Re: CPU excessively long times between frequency scaling driver calls - bisected

"Paul E. McKenney" <paulmck@xxxxxxxxxx> · Fri, 4 Mar 2022 08:23:23 -0800

On Fri, Mar 04, 2022 at 01:13:44PM +0800, Feng Tang wrote:
> On Thu, Mar 03, 2022 at 01:02:01PM +0100, Rafael J. Wysocki wrote:
> > On Thu, Mar 3, 2022 at 6:27 AM Feng Tang <feng.tang@xxxxxxxxx> wrote:
> > >
> > > On Tue, Mar 01, 2022 at 08:06:24PM -0800, Doug Smythies wrote:
> > > > On Tue, Mar 1, 2022 at 9:34 AM Rafael J. Wysocki <rafael@xxxxxxxxxx> wrote:
> > > > >
> > > > > I guess the numbers above could be reduced still by using a P-state
> > > > > below the max non-turbo one as a limit.
> > > >
> > > > Yes, and for a test I did "rjw-3".
> > > >
> > > > > > overruns: 1042.
> > > > > > max overrun time: 9,769 uSec.
> > > > >
> > > > > This would probably get worse then, though.
> > > >
> > > > Yes, that was my expectation, but not what happened.
> > > >
> > > > rjw-3:
> > > > ave: 3.09 watts
> > > > min: 3.01 watts
> > > > max: 31.7 watts
> > > > ave freq: 2.42 GHz.
> > > > overruns: 12. (I did not expect this.)
> > > > Max overruns time: 621 uSec.
> > > >
> > > > Note 1: IRQ's increased by 74%. i.e. it was going in
> > > > and out of idle a lot more.
> > > >
> > > > Note 2: We know that processor package power
> > > > is highly temperature dependent. I forgot to let my
> > > > coolant cool adequately after the kernel compile,
> > > > and so had to throw out the first 4 power samples
> > > > (20 minutes).
> > > >
> > > > I retested both rjw-2 and rjw-3, but shorter tests
> > > > and got 0 overruns in both cases.
> > >
> > > One thought is can we consider trying the previous debug patch of
> > > calling the util_update when entering idle (time limited).
> > >
> > > In current code, the RT/CFS/Deadline class all have places to call
> > > cpufreq_update_util(), the patch will make sure it is called in all
> > > four classes, also it follows the principle of 'schedutil' of not
> > > introducing more system cost. And surely I could be missing some
> > > details here.
> > >
> > > Following is a cleaner version of the patch, and the code could be
> > > moved down to the internal loop of
> > >
> > >         while (!need_resched()) {
> > >
> > >         }
> > >
> > > Which will make it get called more frequently.
> > 
> > It will, but it's not necessary in all cases.  It only is necessary if
> > the tick is going to be stopped (because the tick will update the
> > P-state governor anyway if it runs).  However, at this point you don't
> > know what's going to happen to the tick.
> > 
> > Moreover, updating the P-state governor before going idle doesn't
> > really help,
> 
> >From Doug's previous test, the power consumption and the delay
> both improved with the debug patch.
> 
> > because the P-state programmed by it at this point may
> > very well be stale after getting out of the idle state, so instead of
> > doing a full update at this point, it should force a low P-state on
> > the way from idle.
> 
> Makes sense.
> 
> Paul has asked about the timer interupts, and here is some more info,
> when there is no active load in system, the longest interval of 4
> seconds between 2 timer interrupts comes from the kernel watchdog
> for hardware/software lockup detector, and every CPU will have this
> timer, which limits the maximum cpu idle duration to be 4 seconds.

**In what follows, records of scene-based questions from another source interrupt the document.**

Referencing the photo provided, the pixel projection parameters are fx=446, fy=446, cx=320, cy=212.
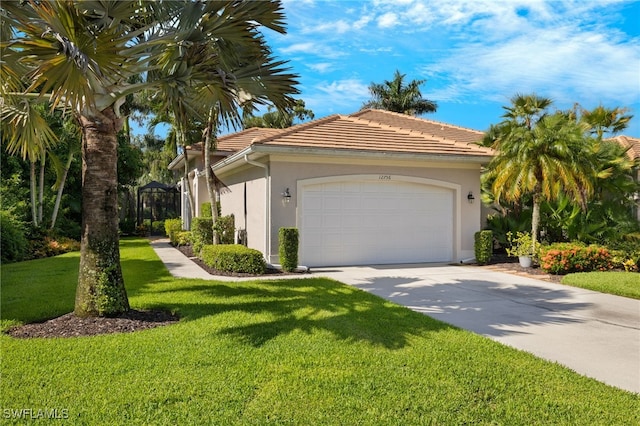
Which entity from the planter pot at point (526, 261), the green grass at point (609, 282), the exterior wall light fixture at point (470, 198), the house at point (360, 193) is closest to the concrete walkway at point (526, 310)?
the green grass at point (609, 282)

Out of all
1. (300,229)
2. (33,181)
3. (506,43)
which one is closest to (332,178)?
(300,229)

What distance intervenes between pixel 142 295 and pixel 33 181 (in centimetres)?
1239

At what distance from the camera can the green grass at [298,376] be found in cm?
372

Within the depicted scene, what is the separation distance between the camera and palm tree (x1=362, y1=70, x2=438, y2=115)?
116 ft

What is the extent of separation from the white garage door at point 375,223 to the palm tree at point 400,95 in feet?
76.9

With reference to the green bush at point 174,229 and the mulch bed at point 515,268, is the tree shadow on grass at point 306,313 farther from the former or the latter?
the green bush at point 174,229

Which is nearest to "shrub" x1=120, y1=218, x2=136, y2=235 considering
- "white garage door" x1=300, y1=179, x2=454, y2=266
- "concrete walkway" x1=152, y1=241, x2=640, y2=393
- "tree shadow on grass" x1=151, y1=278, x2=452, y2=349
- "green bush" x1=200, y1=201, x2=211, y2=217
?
"green bush" x1=200, y1=201, x2=211, y2=217

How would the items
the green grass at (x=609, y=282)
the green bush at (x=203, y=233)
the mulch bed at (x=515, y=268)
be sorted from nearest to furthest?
1. the green grass at (x=609, y=282)
2. the mulch bed at (x=515, y=268)
3. the green bush at (x=203, y=233)

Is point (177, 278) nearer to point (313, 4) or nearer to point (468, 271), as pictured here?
point (313, 4)

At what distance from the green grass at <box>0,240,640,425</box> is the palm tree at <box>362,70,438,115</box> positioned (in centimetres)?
3059

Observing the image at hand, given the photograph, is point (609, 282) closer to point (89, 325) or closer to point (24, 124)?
point (89, 325)

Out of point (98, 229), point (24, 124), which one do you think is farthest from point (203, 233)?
point (98, 229)

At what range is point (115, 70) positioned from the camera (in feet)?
18.7

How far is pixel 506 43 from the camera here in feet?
30.2
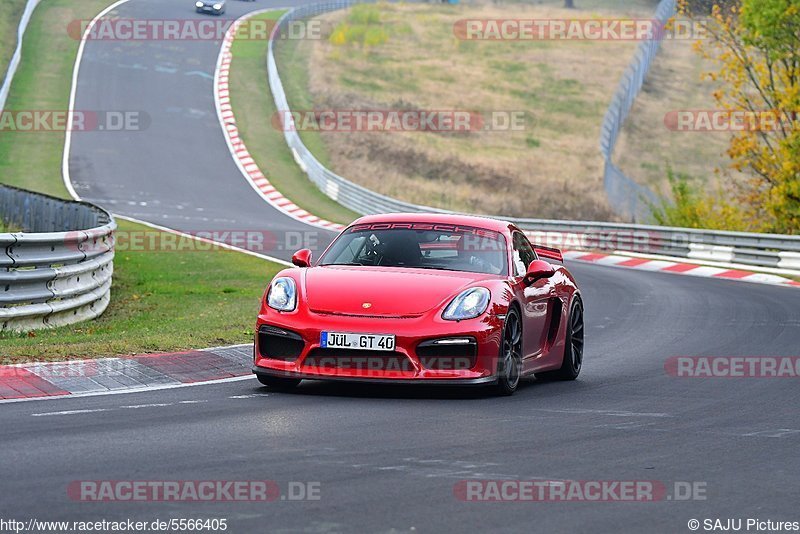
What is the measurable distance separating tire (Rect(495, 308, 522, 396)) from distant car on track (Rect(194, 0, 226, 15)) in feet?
191

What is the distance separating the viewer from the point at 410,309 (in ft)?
33.7

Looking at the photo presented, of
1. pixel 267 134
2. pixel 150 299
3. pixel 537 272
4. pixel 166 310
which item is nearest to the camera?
pixel 537 272

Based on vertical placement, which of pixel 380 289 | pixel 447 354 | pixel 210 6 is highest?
pixel 210 6

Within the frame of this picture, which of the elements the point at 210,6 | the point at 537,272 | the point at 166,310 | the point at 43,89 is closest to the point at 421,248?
the point at 537,272

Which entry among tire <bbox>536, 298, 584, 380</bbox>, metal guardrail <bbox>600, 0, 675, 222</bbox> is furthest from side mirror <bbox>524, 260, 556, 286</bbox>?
metal guardrail <bbox>600, 0, 675, 222</bbox>

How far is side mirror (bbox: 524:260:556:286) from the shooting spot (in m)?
11.4

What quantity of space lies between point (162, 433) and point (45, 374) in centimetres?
270

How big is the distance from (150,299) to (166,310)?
1.54 metres

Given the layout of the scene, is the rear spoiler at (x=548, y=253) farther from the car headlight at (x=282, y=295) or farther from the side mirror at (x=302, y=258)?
the car headlight at (x=282, y=295)

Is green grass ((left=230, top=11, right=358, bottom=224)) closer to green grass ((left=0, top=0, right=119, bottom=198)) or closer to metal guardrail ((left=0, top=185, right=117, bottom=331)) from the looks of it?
green grass ((left=0, top=0, right=119, bottom=198))

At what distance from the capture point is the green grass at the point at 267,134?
1657 inches

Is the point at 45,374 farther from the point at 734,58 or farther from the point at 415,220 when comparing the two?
the point at 734,58

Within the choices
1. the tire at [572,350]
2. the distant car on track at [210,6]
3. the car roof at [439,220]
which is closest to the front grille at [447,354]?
the car roof at [439,220]

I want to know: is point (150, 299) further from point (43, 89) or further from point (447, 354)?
point (43, 89)
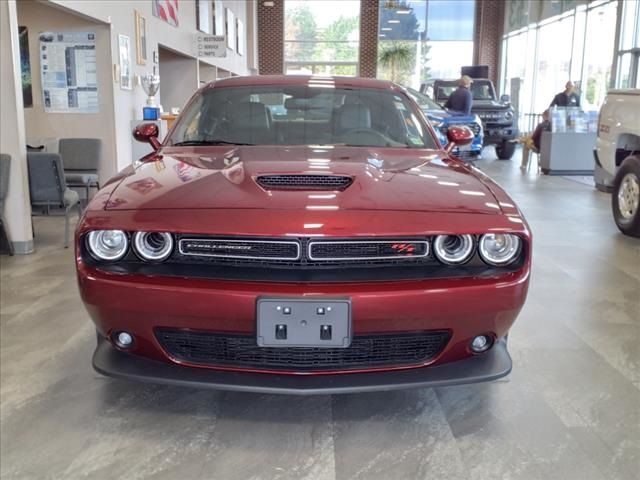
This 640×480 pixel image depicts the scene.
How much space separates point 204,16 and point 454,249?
12352 mm

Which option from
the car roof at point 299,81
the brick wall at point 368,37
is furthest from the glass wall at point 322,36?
the car roof at point 299,81

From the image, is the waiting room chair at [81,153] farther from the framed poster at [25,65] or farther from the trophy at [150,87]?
the trophy at [150,87]

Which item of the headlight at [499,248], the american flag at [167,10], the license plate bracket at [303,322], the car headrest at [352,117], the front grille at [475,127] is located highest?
the american flag at [167,10]

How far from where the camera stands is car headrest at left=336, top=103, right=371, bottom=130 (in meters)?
3.00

And thank you for the info!  One way to reduce this overhead is to boot
with the watchdog_thresh kernel-boot parameter set to some value greater
than 10.  The downside is that HW/FW/NMI catastrophes will need to last
for more than 10 seconds before the system complains.  One approach
is to run with a small watchdog_thresh during testing and a larger one
in production.

							Thanx, Paul

> > > ---
> > >
> > > diff --git a/kernel/sched/idle.c b/kernel/sched/idle.c
> > > index d17b0a5ce6ac..e12688036725 100644
> > > --- a/kernel/sched/idle.c
> > > +++ b/kernel/sched/idle.c
> > > @@ -258,15 +258,23 @@ static void cpuidle_idle_call(void)
> > >   *
> > >   * Called with polling cleared.
> > >   */
> > > +DEFINE_PER_CPU(u64, last_util_update_time);    /* in jiffies */
> > >  static void do_idle(void)
> > >  {
> > >         int cpu = smp_processor_id();
> > > +       u64 expire;
> > >
> > >         /*
> > >          * Check if we need to update blocked load
> > >          */
> > >         nohz_run_idle_balance(cpu);
> > >
> > > +       expire = __this_cpu_read(last_util_update_time) + HZ * 3;
> > > +       if (unlikely(time_is_before_jiffies((unsigned long)expire))) {
> > > +               cpufreq_update_util(this_rq(), 0);
> > 
> > And quite frankly I'm not sure if running cpufreq_update_util() from
> > here is safe.
> 
> I had that concern too :). Do you mean this is called when the local
> irq is enabled, and could be interrupted causing some issue?
> 
> Thanks,
> Feng
> 
> > > +               __this_cpu_write(last_util_update_time, get_jiffies_64());
> > > +       }
> > > +
> > >         /*
> > >          * If the arch has a polling bit, we maintain an invariant:
> > >          *
> > >